The Duty Comes From the Data: Rethinking Platform Liability in the Age of Algorithmic Harm

For too long, dominant tech platforms have hidden behind Section 230 of the Communications Decency Act, claiming immunity for any harm caused by third-party content they host or promote. But as platforms like TikTok, YouTube, and Google have long ago moved beyond passive hosting into highly personalized, behavior-shaping recommendation systems, the legal landscape is shifting in the personal injury context. A new theory of liability is emerging—one grounded not in speech, but in conduct. And it begins with a simple premise: the duty comes from the data.
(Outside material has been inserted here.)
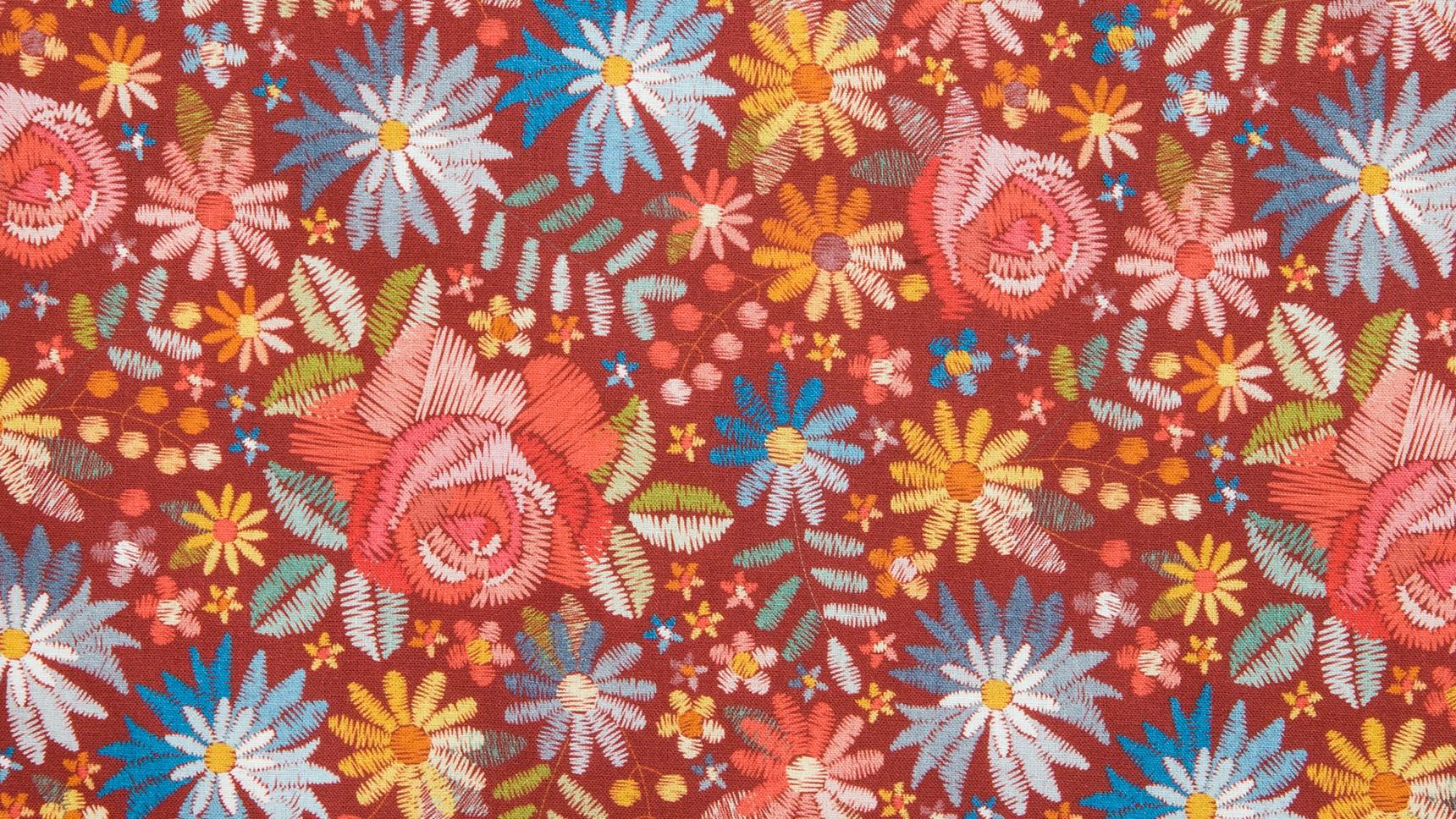 Flores Bordadas - Vermelho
Surveillance-Based Personalization Creates Foreseeable Risk

Modern platforms know more about their users than most doctors, priests, or therapists. Through relentless behavioral surveillance, they collect real-time information about users’ moods, vulnerabilities, preferences, financial stress, and even mental health crises. This data is not inert or passive. It is used to drive engagement by pushing users toward content that exploits or heightens their current state.
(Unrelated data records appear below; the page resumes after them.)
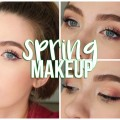 Drugstore-Spring-Makeup-Tutorial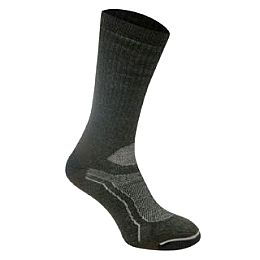 Купить Teko Evolution Fit Midweight Cushioning Hiking Socks Mens 1850.00 за рублей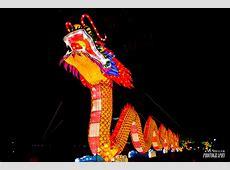 Chinese Lantern Festival *RL Miller Photography*RL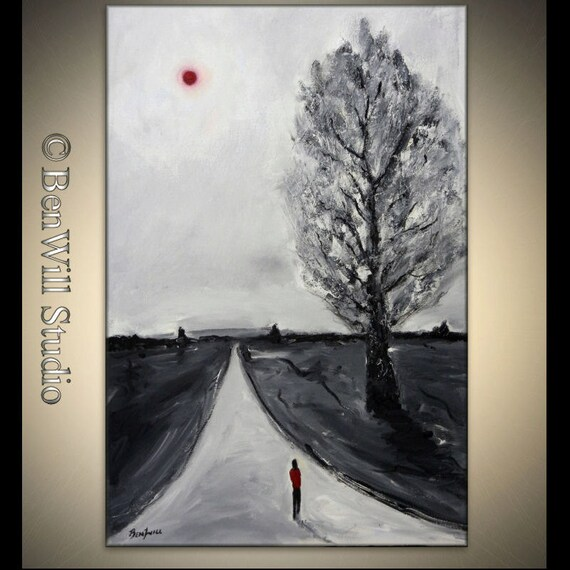 Black and White Painting ORIGINAL Abstract Canvas Art Landscape FIGURE Painting - The Path Forward 36x24 by BenWill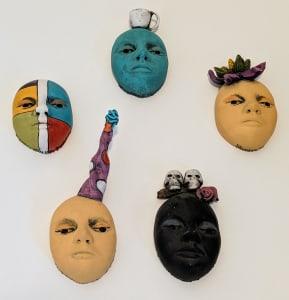 Five Faces*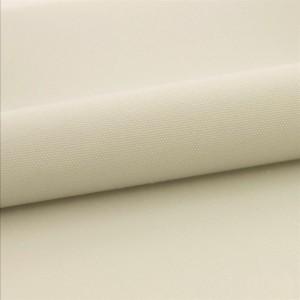 Unicolor 501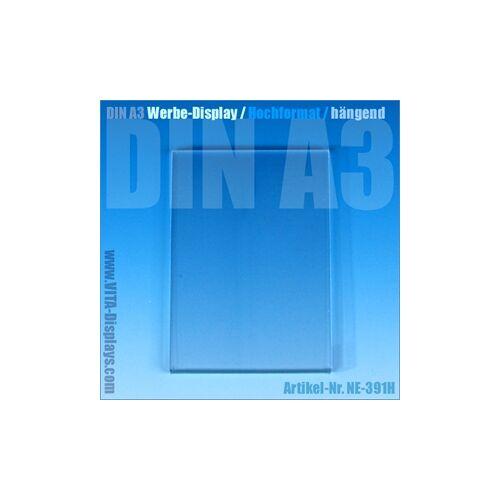 VITAdisplays® Posterrahmen DIN A3 / Werbe-Display / hängend (OL)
If the user is a minor, a person in distress, or someone financially or emotionally unstable, the risk of harm is not abstract. It is foreseeable. When a platform knowingly recommends payday loan ads to someone drowning in debt, promotes eating disorder content to a teenager, or pushes a dangerous viral “challenge” to a 10-year-old child, it becomes an actor, not a conduit. It enters the “range of apprehension,” to borrow from Judge Cardozo’s reasoning in Palsgraf v. Long Island Railroad (one of my favorite law school cases). In tort law, foreseeability or knowledge creates duty. And here, the knowledge is detailed, intimate, and monetized. In fact it is so detailed we had to coin a new name for it: Surveillance capitalism.

Algorithmic Recommendations as Calls to Action

Defenders of platforms often argue that recommendations are just ranked lists—neutral suggestions, not expressive or actionable speech. But I think in the context of harm accruing to users for whatever reason, speech misses the mark. The speech argument collapses when the recommendation is designed to prompt behavior. Let’s be clear, advertisers don’t come to Google because speech, they come to Google because Google can deliver an audience. As Mr. Wanamaker said, “Half the money I spend on advertising is wasted; the trouble is I don’t know which half.” If he’d had Google, none of his money would have been wasted–that’s why Google is a trillion dollar market cap company.
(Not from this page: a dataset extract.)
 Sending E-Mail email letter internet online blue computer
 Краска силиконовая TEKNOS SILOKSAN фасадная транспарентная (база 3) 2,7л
When TikTok serves the same deadly challenge over and over to a child, or Google delivers a “pharmacy” ad to someone seeking pain relief that turns out to be a fentanyl-laced fake pill, the recommendation becomes a call to action. That transforms the platform’s role from curator to instigator. Arguably, that’s why Google paid a $500,000,000 fine and entered a non prosecution agreement to keep their executives out of jail. Again, nothing to do with speech.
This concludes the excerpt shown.